To this end, according to a first aspect, the invention has for the purpose of a dial, in particular for a timepiece, formed of at least one solar cell of the type regenerative photoelectrochemical comprising a first substrate intended to be exposed to light radiation and a second substrate, said substrates bearing, on their opposite, electrodes between which is arranged a physicochemical system capable of absorbing light and generate an electrical voltage to terminals of said electrodes, characterized in that said first substrate is formed of a translucent material.

According to a second aspect, the invention also for the purpose of a dial, in particular for a timepiece, formed of a substrate having a first face on which extends at least a plurality of overlapping layers defining at least one interleaved n-i-p or p-i-n element between two electrodes, and a second face intended for be exposed to light radiation, characterized in that said substrate is formed of a translucent material.

According to a third aspect, the invention also for the purpose of a dial, in particular for a timepiece, formed of a substrate having a first face on which extends at least a plurality of overlapping layers defining at least one interleaved n-i-p or p-i-n element between two electrodes, and a second face intended for be exposed to light radiation, characterized in that said substrate is formed of a transparent material and in that a partially transparent metallic layer and partially reflective is deposited on said second side of the substrate.

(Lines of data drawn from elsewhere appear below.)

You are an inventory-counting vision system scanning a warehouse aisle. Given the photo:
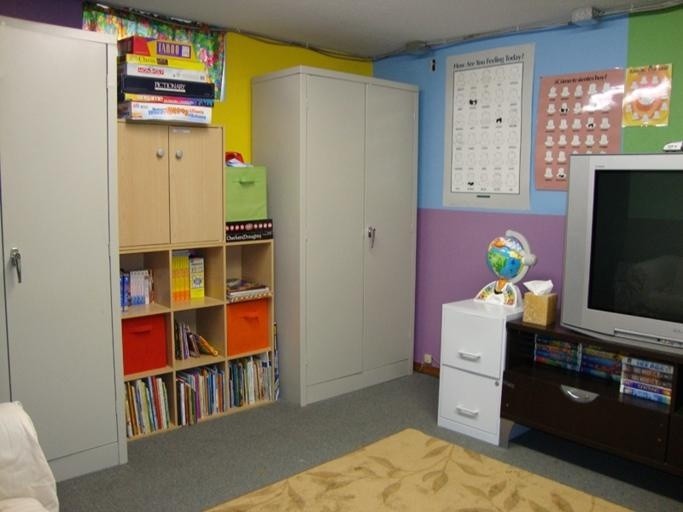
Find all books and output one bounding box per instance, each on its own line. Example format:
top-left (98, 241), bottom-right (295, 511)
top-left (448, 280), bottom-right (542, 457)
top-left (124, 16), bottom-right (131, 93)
top-left (224, 276), bottom-right (269, 298)
top-left (530, 332), bottom-right (673, 409)
top-left (118, 266), bottom-right (153, 313)
top-left (174, 318), bottom-right (218, 360)
top-left (123, 351), bottom-right (276, 441)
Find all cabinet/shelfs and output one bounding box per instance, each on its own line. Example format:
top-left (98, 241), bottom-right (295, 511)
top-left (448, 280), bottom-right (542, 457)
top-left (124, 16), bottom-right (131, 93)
top-left (504, 311), bottom-right (682, 490)
top-left (437, 297), bottom-right (529, 447)
top-left (250, 65), bottom-right (421, 406)
top-left (114, 115), bottom-right (279, 443)
top-left (0, 16), bottom-right (127, 483)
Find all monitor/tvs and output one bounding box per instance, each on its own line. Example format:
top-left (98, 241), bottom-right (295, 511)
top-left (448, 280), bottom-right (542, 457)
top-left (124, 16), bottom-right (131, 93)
top-left (560, 152), bottom-right (683, 355)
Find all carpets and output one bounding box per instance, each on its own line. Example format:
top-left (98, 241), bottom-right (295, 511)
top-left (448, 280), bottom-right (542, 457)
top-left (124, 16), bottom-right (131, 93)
top-left (206, 426), bottom-right (634, 510)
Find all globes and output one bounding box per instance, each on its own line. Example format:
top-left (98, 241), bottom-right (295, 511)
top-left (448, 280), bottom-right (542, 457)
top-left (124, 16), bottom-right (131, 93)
top-left (472, 229), bottom-right (537, 308)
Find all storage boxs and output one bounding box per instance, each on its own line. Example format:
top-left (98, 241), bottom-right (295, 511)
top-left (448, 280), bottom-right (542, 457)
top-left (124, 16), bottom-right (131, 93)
top-left (224, 161), bottom-right (272, 243)
top-left (115, 34), bottom-right (213, 126)
top-left (125, 311), bottom-right (166, 378)
top-left (224, 298), bottom-right (271, 356)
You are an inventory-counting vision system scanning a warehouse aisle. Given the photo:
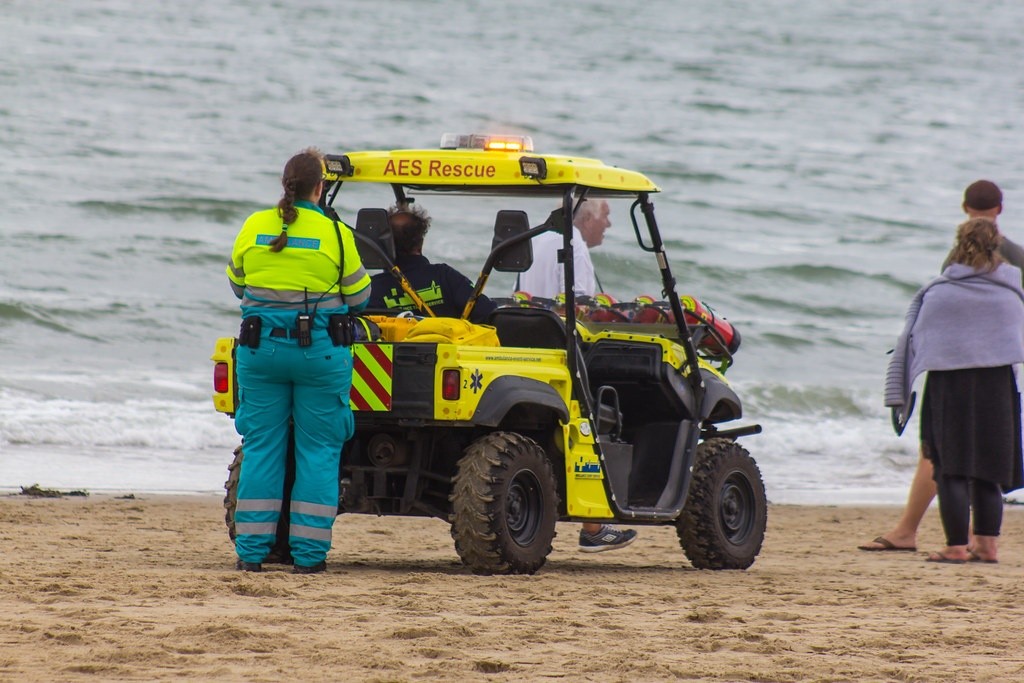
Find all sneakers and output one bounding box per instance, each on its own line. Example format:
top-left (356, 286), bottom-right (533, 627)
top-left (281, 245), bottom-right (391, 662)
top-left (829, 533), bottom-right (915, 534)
top-left (578, 525), bottom-right (638, 553)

According to a fourth aspect, the subject of the invention is a dial, in particular for a timepiece, formed of minus a solar cell of the photoelectrochemical type regenerative comprising a first substrate intended for be exposed to light radiation and a second substrate, said substrates carrying, on their face in gaze, electrodes between which is arranged a physicochemical system capable of absorbing light and to generate an electrical voltage across said terminals electrodes, characterized in that said first substrate is made of a transparent material and in that a layer partially transparent and partially metallic reflective is deposited on said second face of the substrate.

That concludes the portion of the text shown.